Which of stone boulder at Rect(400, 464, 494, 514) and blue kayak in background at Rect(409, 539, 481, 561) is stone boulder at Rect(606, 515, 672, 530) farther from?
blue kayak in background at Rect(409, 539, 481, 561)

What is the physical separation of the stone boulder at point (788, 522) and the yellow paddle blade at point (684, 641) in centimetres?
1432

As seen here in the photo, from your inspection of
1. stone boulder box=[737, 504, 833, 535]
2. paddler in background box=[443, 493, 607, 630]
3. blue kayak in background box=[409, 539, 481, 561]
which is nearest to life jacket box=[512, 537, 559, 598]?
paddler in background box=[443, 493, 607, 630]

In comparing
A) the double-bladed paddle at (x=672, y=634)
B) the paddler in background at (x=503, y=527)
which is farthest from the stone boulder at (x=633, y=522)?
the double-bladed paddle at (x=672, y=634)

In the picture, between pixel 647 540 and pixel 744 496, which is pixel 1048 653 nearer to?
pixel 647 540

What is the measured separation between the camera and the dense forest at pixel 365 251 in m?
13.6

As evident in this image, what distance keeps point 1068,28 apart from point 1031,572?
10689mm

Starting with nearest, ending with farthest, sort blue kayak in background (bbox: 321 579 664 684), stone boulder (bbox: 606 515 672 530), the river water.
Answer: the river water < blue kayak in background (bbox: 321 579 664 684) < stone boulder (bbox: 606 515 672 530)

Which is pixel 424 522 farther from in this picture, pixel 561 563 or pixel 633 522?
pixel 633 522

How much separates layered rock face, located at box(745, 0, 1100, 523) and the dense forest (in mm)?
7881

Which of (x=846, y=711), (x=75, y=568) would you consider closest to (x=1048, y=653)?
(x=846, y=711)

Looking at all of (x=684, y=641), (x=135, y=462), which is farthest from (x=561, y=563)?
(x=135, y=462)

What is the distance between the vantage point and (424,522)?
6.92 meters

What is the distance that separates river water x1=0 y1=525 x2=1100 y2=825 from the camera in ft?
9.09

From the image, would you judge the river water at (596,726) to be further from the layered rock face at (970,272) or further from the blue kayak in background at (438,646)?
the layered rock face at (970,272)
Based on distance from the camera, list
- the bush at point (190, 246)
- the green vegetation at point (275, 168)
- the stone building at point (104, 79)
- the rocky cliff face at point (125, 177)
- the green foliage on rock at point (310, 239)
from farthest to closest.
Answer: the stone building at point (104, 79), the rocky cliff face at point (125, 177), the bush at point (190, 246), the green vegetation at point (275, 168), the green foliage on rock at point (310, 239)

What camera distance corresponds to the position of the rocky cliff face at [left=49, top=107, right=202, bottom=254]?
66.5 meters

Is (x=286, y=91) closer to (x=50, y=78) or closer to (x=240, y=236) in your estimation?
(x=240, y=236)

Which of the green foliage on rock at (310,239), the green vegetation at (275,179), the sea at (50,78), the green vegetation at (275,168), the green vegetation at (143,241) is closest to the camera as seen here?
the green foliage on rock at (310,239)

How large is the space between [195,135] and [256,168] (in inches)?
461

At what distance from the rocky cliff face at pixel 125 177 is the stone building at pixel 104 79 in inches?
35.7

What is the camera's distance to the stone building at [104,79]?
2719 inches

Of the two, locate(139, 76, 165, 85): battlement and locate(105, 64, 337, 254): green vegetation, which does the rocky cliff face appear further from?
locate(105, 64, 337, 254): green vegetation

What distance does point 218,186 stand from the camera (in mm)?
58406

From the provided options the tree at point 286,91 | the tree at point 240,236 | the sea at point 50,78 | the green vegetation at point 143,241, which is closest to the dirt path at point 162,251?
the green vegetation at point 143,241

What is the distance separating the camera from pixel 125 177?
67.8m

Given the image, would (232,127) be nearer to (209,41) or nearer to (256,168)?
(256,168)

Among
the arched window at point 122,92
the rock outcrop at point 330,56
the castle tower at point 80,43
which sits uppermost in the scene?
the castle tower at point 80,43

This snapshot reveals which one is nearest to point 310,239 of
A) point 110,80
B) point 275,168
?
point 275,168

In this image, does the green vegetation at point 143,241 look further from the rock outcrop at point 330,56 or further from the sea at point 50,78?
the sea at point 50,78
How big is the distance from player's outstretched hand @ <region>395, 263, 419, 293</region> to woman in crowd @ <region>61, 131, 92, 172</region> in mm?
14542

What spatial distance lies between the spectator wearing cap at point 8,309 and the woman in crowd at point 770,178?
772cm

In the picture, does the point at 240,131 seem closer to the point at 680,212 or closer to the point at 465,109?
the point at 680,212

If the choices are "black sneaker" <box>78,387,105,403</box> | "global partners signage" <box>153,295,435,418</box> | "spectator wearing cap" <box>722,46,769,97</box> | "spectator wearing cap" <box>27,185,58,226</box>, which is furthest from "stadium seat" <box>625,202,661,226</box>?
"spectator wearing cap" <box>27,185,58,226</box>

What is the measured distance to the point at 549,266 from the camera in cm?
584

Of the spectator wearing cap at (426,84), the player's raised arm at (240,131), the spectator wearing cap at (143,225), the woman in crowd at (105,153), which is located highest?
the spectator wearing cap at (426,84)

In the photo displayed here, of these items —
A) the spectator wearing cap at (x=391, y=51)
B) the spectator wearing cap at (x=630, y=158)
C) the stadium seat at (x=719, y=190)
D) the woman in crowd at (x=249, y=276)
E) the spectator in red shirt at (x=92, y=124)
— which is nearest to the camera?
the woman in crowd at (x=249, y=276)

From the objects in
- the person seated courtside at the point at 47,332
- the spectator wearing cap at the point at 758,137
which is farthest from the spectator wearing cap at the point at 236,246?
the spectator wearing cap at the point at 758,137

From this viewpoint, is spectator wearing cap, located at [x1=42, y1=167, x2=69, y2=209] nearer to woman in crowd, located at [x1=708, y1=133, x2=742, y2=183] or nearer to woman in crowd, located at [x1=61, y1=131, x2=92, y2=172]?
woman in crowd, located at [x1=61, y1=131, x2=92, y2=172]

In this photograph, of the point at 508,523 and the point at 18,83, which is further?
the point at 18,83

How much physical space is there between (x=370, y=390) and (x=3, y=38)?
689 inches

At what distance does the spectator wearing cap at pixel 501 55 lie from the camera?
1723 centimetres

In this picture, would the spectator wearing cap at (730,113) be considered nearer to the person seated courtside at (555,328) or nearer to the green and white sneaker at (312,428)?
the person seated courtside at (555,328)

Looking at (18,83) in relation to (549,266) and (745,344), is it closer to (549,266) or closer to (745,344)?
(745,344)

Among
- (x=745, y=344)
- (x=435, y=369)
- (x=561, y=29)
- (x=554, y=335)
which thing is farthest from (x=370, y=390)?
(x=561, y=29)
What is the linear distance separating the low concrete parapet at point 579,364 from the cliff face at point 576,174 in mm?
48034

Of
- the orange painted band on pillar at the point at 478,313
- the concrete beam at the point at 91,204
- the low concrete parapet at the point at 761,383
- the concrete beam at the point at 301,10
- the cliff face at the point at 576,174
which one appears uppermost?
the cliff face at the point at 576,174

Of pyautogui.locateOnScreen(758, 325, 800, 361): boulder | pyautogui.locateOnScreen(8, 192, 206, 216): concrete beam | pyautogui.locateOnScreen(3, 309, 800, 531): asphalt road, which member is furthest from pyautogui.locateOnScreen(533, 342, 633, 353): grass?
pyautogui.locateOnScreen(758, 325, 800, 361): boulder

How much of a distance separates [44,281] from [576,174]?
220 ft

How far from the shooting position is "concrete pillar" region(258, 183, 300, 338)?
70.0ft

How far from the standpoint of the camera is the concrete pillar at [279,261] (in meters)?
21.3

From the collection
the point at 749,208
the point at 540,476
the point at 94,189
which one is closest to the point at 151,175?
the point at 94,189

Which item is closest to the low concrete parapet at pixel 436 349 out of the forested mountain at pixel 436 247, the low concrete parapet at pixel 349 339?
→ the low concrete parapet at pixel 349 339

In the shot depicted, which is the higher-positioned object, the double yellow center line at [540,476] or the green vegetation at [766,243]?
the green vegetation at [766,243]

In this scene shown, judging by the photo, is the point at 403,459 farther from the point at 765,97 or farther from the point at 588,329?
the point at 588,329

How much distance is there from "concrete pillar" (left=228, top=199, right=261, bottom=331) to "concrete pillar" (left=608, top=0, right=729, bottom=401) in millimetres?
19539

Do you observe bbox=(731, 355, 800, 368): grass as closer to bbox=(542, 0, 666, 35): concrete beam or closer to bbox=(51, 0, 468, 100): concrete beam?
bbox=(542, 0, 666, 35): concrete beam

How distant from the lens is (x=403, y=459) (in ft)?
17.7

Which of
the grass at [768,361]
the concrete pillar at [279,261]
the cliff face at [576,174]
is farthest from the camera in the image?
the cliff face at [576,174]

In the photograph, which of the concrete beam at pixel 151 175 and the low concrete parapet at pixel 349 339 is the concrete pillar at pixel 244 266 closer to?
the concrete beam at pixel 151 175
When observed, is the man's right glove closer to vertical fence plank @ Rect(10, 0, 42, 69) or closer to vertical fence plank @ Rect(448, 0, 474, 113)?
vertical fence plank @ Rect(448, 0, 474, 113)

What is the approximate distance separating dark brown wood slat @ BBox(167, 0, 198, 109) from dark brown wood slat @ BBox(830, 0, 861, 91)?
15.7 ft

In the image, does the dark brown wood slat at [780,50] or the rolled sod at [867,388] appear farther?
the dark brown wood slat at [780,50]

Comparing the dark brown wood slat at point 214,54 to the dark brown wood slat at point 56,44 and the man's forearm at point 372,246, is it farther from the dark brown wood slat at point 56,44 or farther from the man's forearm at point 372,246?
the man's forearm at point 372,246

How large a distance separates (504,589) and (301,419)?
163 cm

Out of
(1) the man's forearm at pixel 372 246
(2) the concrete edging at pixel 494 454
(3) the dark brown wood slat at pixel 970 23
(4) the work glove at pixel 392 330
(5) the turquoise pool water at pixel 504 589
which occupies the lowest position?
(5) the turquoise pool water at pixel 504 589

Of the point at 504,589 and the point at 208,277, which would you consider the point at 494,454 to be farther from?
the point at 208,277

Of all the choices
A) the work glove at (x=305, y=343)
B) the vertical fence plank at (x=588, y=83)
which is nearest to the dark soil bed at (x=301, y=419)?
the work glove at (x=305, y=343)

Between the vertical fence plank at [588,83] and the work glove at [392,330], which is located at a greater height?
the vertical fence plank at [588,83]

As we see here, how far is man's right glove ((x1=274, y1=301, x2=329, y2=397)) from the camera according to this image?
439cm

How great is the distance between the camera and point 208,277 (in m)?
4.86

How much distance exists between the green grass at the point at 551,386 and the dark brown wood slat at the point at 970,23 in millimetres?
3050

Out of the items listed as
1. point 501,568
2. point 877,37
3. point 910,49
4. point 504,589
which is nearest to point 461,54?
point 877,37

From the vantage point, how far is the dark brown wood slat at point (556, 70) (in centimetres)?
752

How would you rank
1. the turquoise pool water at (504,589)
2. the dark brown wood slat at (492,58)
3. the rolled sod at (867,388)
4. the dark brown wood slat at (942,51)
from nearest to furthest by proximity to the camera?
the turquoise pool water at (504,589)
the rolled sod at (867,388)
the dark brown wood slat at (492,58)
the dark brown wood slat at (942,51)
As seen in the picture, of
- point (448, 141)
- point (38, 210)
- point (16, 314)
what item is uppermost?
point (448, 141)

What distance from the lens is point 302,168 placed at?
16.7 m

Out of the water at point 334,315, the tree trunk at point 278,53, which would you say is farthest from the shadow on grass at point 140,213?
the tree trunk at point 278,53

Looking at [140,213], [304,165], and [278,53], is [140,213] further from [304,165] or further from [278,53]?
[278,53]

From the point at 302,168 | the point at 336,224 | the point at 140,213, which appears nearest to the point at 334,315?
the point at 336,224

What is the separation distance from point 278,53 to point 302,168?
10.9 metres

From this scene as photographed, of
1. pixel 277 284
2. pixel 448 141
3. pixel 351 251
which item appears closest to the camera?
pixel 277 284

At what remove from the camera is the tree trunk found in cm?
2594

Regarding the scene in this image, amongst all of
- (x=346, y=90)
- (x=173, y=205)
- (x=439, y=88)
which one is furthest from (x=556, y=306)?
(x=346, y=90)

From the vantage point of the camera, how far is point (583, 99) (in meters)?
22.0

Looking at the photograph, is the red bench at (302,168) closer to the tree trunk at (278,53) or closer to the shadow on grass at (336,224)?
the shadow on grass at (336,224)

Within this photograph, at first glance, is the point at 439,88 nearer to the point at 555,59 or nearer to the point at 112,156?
^^^^^^^^
Aim of the exercise
Write out, word for word, the line containing "At what remove" and every line after it to the end of the data above.

Reply to the exercise
At what remove from the camera is the tree trunk found in cm?
2594

Regarding the scene in this image, amongst all of
- (x=346, y=90)
- (x=173, y=205)
- (x=439, y=88)
which one is furthest from (x=556, y=306)?
(x=346, y=90)

From the vantage point of the camera, how far is point (583, 99) (in meters)?
22.0

Looking at the photograph, is the red bench at (302,168) closer to the tree trunk at (278,53) or closer to the shadow on grass at (336,224)?
the shadow on grass at (336,224)

Within this photograph, at first glance, is the point at 439,88 nearer to the point at 555,59 or nearer to the point at 112,156?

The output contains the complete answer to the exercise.